EXTRACT:
--------------------------------

Before 1891, Fosters Bank was housed on Trinity Street in what was once the Turk’s Head:
“The rather attractive Tudor shop on Trinity Street now occupied by a clothes shop was once the Turk’s Head Coffee House, one of the earliest coffee houses in the country (17th century). It was much frequented by students. The upper floors later became the Turk’s Head Carvery, but it is now entirely given over to floral prints. The building was once the home of Fosters’ Bank, which later moved …” (www.cl.cam.ac.uk/~ckh11/cam.html).
Years ago, in the late 1960s, four of us, three friends and myself, ate a meal at the Turks Head. The bill for the four of us came to 14/6 (72.5pence) and we gave the waiter 15/- (15 shillings: 75 pence). My friends were horrified when I told the waiter:
“Keep the change.”
For, even in those far-off days, sixpence (2.5 pence) was a rather mean tip for a bill of 14/6.
In 1891, the bank building at the south end of Sidney Street, once Foster’s now Lloyd’s, was completed. It was designed by the architects A and P Waterhouse. Alfred Waterhouse (1830-1905) was the eldest of eight children. One of his siblings, Edwin Waterhouse (1841–1917), was one of the founders of the accountancy company Price Waterhouse (now incorporated into PWC). Alfred’s son Paul (1861-1924) joined his father’s architectural practice in 1884, becoming a partner in 1891, the year that the Foster’s Bank building was put up in Sidney Street.
Alfred Waterhouse and his practice were responsible for the design of many impressive buildings in the Victorian era. One of them, which is very well-known, is London’s Natural History Museum. Slightly less famous but equally impressive is the Prudential Assurance Building in London’s Holborn. This building is opposite numbers 337 and 338 High Holborn, which survived the Great Fire of London of 1666, and were restored by Waterhouse. Apart from the bank in Cambridge and the Cambridge Union building, he also designed buildings associated with the following colleges: Jesus, Gonville and Caius, Pembroke, Girton, and Trinity Hall. The bank in Cambridge is one of seven designed by Alfred Waterhouse.
I have entered the former Foster’s Bank only once. The glass-ceilinged banking hall is a riot of colour, its surfaces covered by tiles with sculpted surfaces. The octagonal clock tower is topped with a sharply pointed octagonal roof, one of the city’s many spires. The clock faces with their Roman numerals are made with tiling in several colours. Although now a branch of Lloyds, the name Foster can still be seen clearly above the main doorway.
When you next visit Cambridge, by all means admire Kings College Chapel and other architectural gems within the various colleges, but do spare some time to enjoy the former Foster’s Bank building on Sidney Street before visiting the nearby marketplace, which I always enjoy.

--------------------------------

PROVIDED DATA:
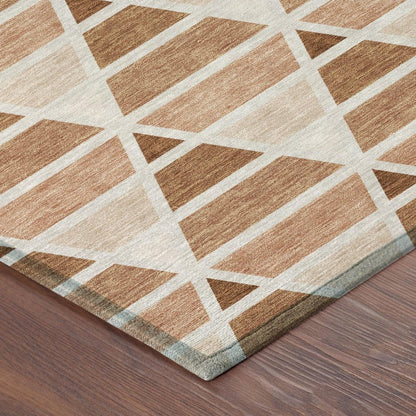 9' X 12' Orange And Rust Geometric Washable Indoor Outdoor Area Rug HomeRoots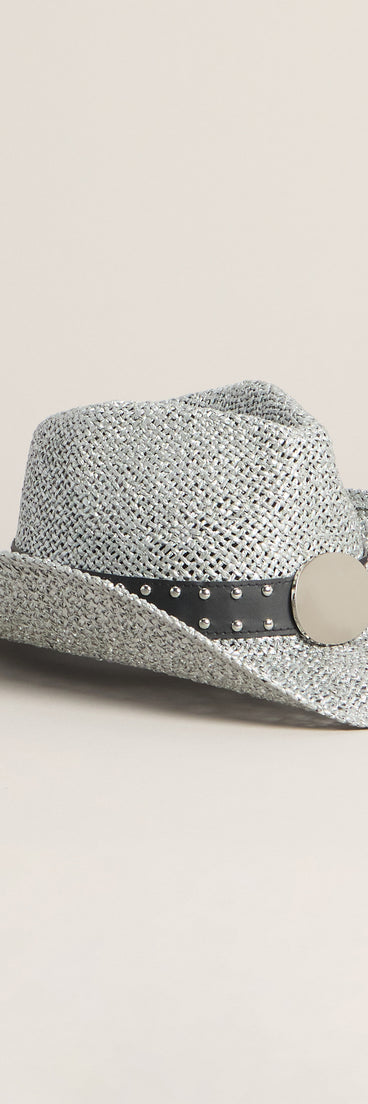 Western Glam Metallic Straw Cowboy Hat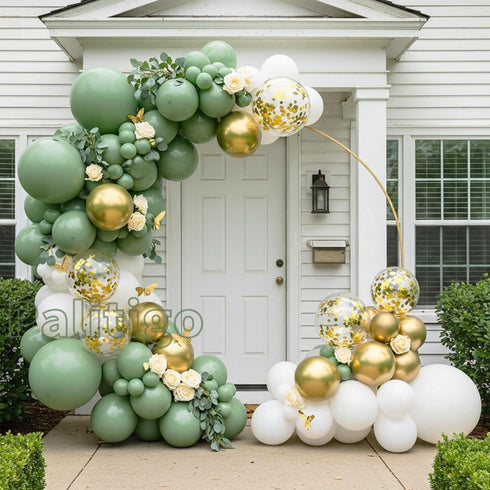 Green Balloon Garland Kit with 112pcs Sage and Olive Balloons, Gold Butterfly for Weddings and Birthdays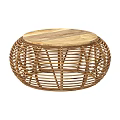 Natural Rattan Round Coffee Table With Wooden Top And Woven Frame Design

--------------------------------

WORK TO COMPLETE: From the Foster's Bank text, extract the passage between "When you next" and "I always enjoy.", inclusive, copying it word for word.

COMPLETED TASK:
When you next visit Cambridge, by all means admire Kings College Chapel and other architectural gems within the various colleges, but do spare some time to enjoy the former Foster’s Bank building on Sidney Street before visiting the nearby marketplace, which I always enjoy.